# Possible to go to .893 from .901?



## Fakraliir (Nov 14, 2011)

I used p3droid's bionic path saver to get to .901 and I want to go back to .893, is it possible?


----------



## debrad0307 (Jan 4, 2012)

You could probably use R3l3AS3DRoot to restore back to .893. not sure if it will work but it is worth a shot. i can give you the link to download it: http://www.droidforums.net/forum/droid-bionic-hacks/173870-r3l3as3droot-43v3r-root-bionic-v2-1-a.html


----------



## crashercarlton (Oct 29, 2011)

Fakraliir said:


> I used p3droid's bionic path saver to get to .901 and I want to go back to .893, is it possible?

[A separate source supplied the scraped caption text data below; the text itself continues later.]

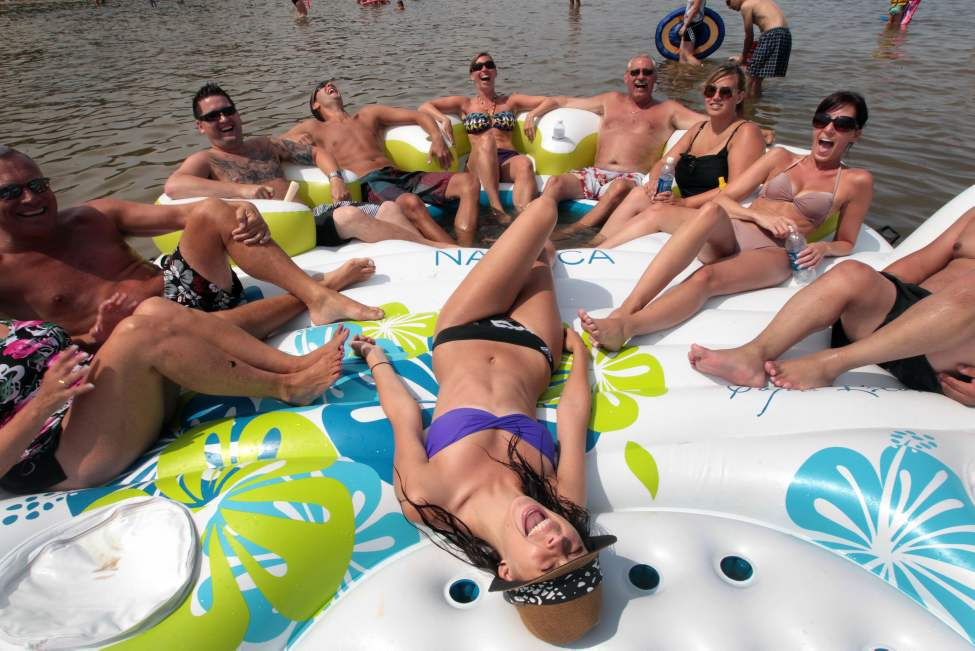 Robyn Gel, foreground, and friends on a huge raft at Grand Beach to enjoying the beautiful weather on the August Long weekend. July 31 2010 (JOE BRYKSA / WINNIPEG FREE PRESS)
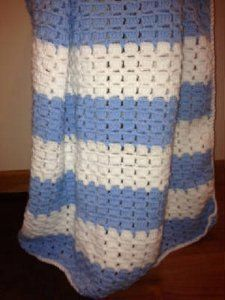 "Crochet this Baby Blue Afghan for any little boy or girl. Use shades of pinks and purples for a little girl or use a fun variegated yarn for either gender. This is great for beginners!  10 oz Main Color, 10 oz 2nd color,   WW yarn, J hook, Size: 32"" x 34"""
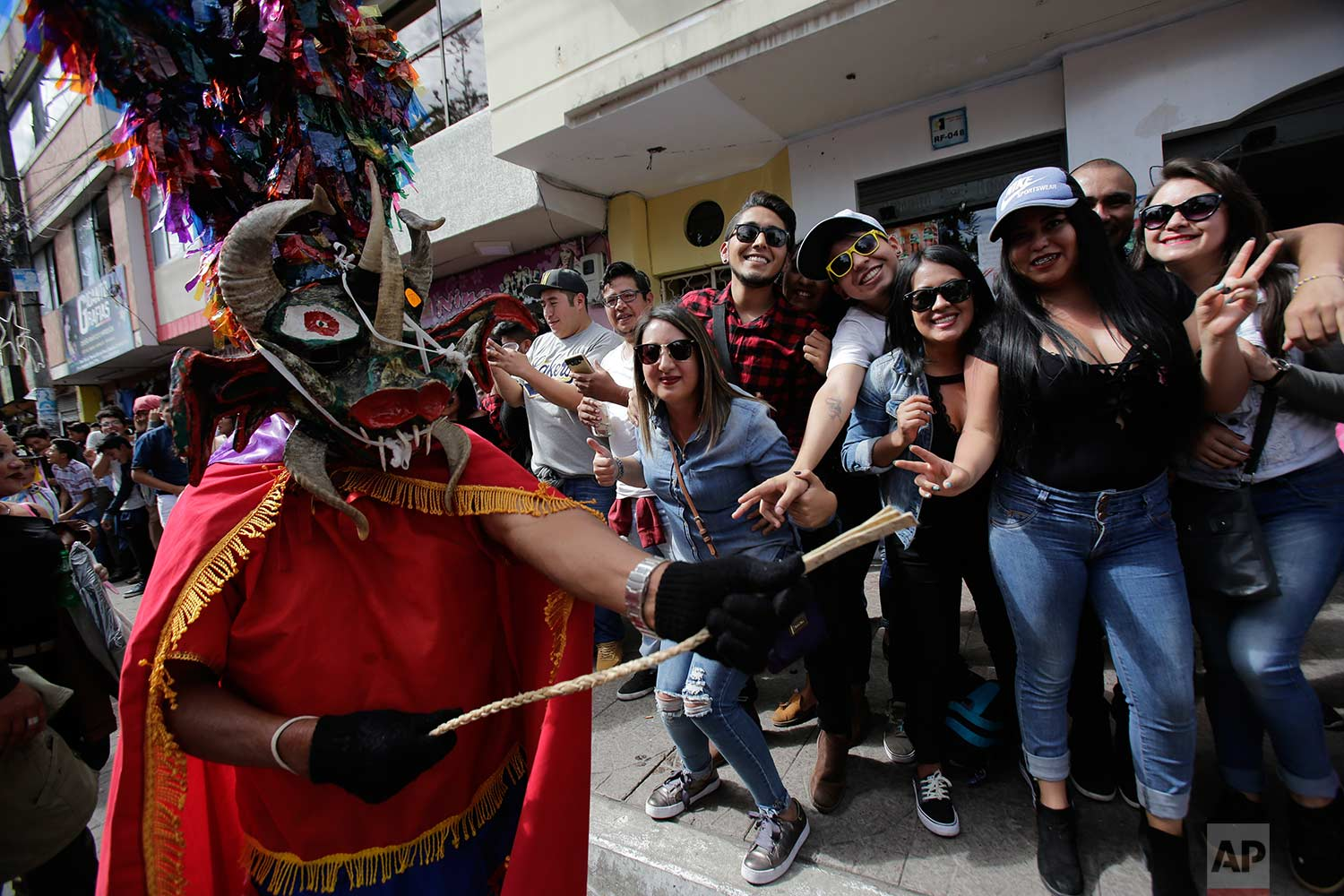 "Revelers watch as people dressed as devils parade past during the traditional New Year's festival known as ""La Diablada"", in Pillaro, Ecuador, Friday, Jan. 5, 2018. (AP Photo/Dolores Ochoa)"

curious...why are you wanting to go back?


----------



## Fakraliir (Nov 14, 2011)

so I don't have to edit ROMS


----------



## King Howie (Nov 8, 2011)

Fakraliir said:


> so I don't have to edit ROMS


if you're talking about having to edit radio files for the big three ROMs, go to the thread: http://rootzwiki.com/topic/13096-901-radio-working-with-custom-rom/ liberty, eclipse and kin3tx are available in the OP with the updated radio files. no editing necessary


----------